Automation and control of greenhouse environments have to deal with various uncertainties and disturbances that cannot be entirely modeled by mathematical equations [1, 7, 15, 16, 17]. Adding artificial intelligence to greenhouse automation means that the AI algorithm must coexist with all other pieces of the automation system fluidly, including multiple sensors, physical systems that control devices and actuators. The main justification for designing AI-based automation systems in greenhouse environments such as those that operate with fuzzy logic or neural network algorithms is to shift toward a robust, predictive, and adaptive control command strategies that reduce production costs and improve yield. Artificial intelligence is a computer system that is programmed to present intelligent behavior by perceiving the environment, making decisions, and taking action. AI can contribute to sustainable greenhouse production in different ways such as reducing the electrical energy consumption of the climate control systems, or reducing water and chemical demands for fertigation system. For example, AI algorithms can be implemented for updating microclimate set-points (also known as reference values) depending on a specific crop, growth stages, light conditions, and external variables. These set-points are conventionally created manually by expert growers, or by means of knowledge-based decision support systems such as adaptive management [18] or dynamic assessment [19]. Set-points [6] are the core inputs of the microclimate control system and therefore must be calculated precisely, otherwise production failure and crop loss can occur in a few hours. Results of an experiment with three different tropical greenhouses in the lowlands of Malaysia that are shown in Figure 14 reveal that without proper climate control algorithms, air temperature can reach 37°C or 60°C depending on the structural design and external condition [20, 21].

Figure 14.

Wireless monitoring of microclimate inside three tropical greenhouses with different covering materials (A: net-screen, B: polyethylene film, C: Polycarbonate panels) without proper climate control algorithms showing that air temperature are significantly far from optimal set-points and can exceed 37 °C or 60 °C depending on the structural design and outside condition.

To overcome these challenges, a conventional greenhouse climate controller that triggers ventilation, misting, or spraying in order to reduce air temperature was developed and tested (Figure 15). During cold seasons, the controller was interfaced with time-based or sensor-based actuators for triggering of the heating system. These approached however are not efficient for high-tech large-scale greenhouses. An integrated climate control system should not only benefit from the wireless and IoT automation technology, but also from the innovative cooling and heating methods that operates based on AI algorithms. In this scheme, collected data from multiple wireless sensors that are deployed in different parts of the greenhouse are used to train machine learning algorithms that have been designed based on knowledge-based systems and mathematical crop growth models. The output commands and decision messages from this process are then used to control specific elements within the crop growth microenvironment while at the same time they are optimized to reduce energy, chemicals, and water demands. An example of this approach was implemented on a lab-scale greenhouse shown in Figure 15 by performing PID speed control on 4 ventilation fans, and manual speed control on the other two fans (referred to as AI fans) for obtaining training dataset. The presented platform allowed experimenting with various methods, including fuzzy-logic self-tuning PID controller and machine learning to adjust the speed of the two AI fans.

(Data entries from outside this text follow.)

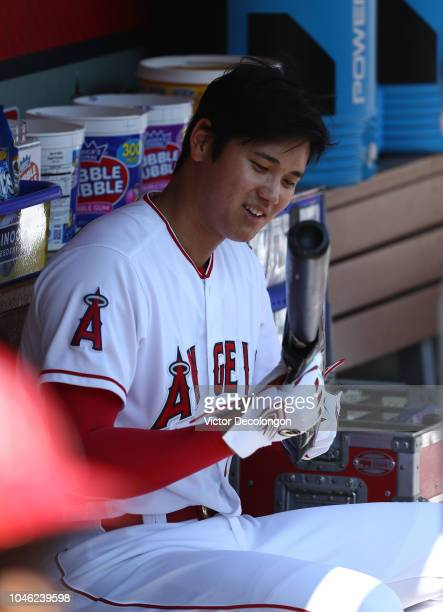 Shohei Ohtani of the Los Angeles Angels of Anaheim sits in the dugout prior to the MLB game against the Oakland Athletics at Angel Stadium on...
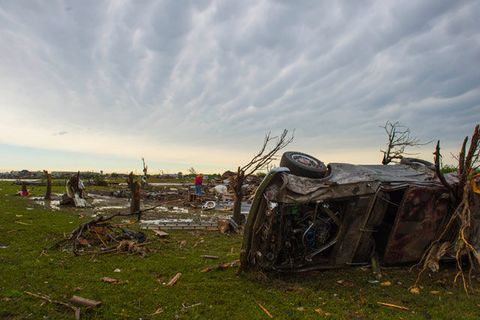 Cheryl Lane, far left, and her mother Patricia Green, collect belongings from the effects of a powerful tornado on May 21, 2013 in Moore, Ok.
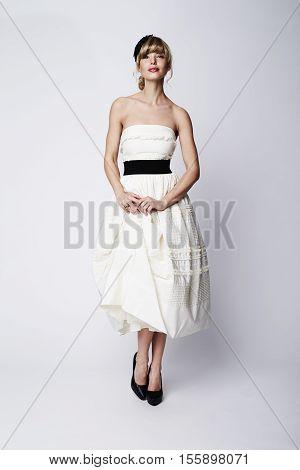 Stunning bride in white studio portrait full figur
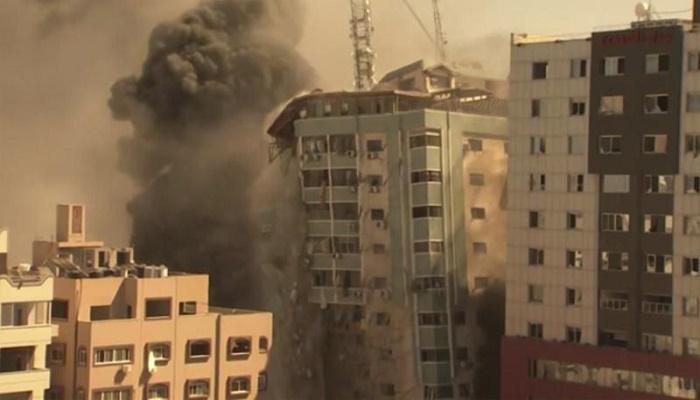 Israel strike in Gaza destroys building with AP, Al Jazeera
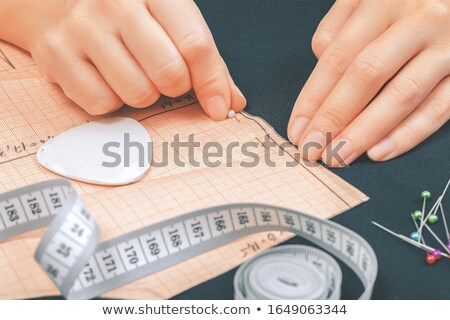 paper pattern attached with sewing pin to cloth Stock photo © dolgachov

The air temperature responses were then monitored in real-time using WiFi sensor nodes and are shown by the two plots in Figure 15. A simple fuzzy logic control algorithm was also implemented on a research tropical greenhouse shown in Figure 16 to demonstrate the difference between air temperature response in a timer-based control and intelligent control. A summary of the fuzzy logic rules is presented in Tables 2 and 3.

Figure 15.

Lab-scale implementation of IoT monitoring and control of air temperature, (left): 4 PID plus 2 manual-controlled fans, and (right): 4 PID plus 2 AI-controlled fans.

Figure 16.

A comparison between timer-based and fuzzy-logic based control of air temperature in an experimental greenhouse under lowland climate conditions of Malaysia.

StateTsetpointAirTinside
T(t)
AirTinside
T(t + 1)
et
(Ts- Tin (t))
et + 1
(Ts- Tin (t + 1))
ΔeOutput
1253030−5−50e = Negative, Δe = ZeroCool Normal
2253029−5−4+1e = Negative, Δe = PositiveStop Cool
3253031−5−6−1e = Negative, Δe = NegativeCool Big
4252525000e = Zero, Δe = ZeroIdeal
52525240+1+1e = Zero, Δe = PositiveWarm Normal
62525260−1−1e = Zero, Δe = NegativeCool Normal
7252020+5+50e = Positive, Δe = ZeroWarm Big
8252019+5+6+1e = Positive, Δe = PositiveWarm Very Big
9252021+5+4−1e = Positive, Δe = NegativeWarm Normal

Table 2.

Example of a simple fuzzy logic control algorithm implemented on a research tropical greenhouse,: Ts = Tsetpoint, Tin (t) = Tinside at Time (t), Tin (t + 1) = Tinside at Time (t + 1), et = error at Time (t) = Ts- Tin (t), et + 1 = error at Time (t + 1) = Ts- Tin (t + 1), Δe = change of error = e (t + 1) - e (t).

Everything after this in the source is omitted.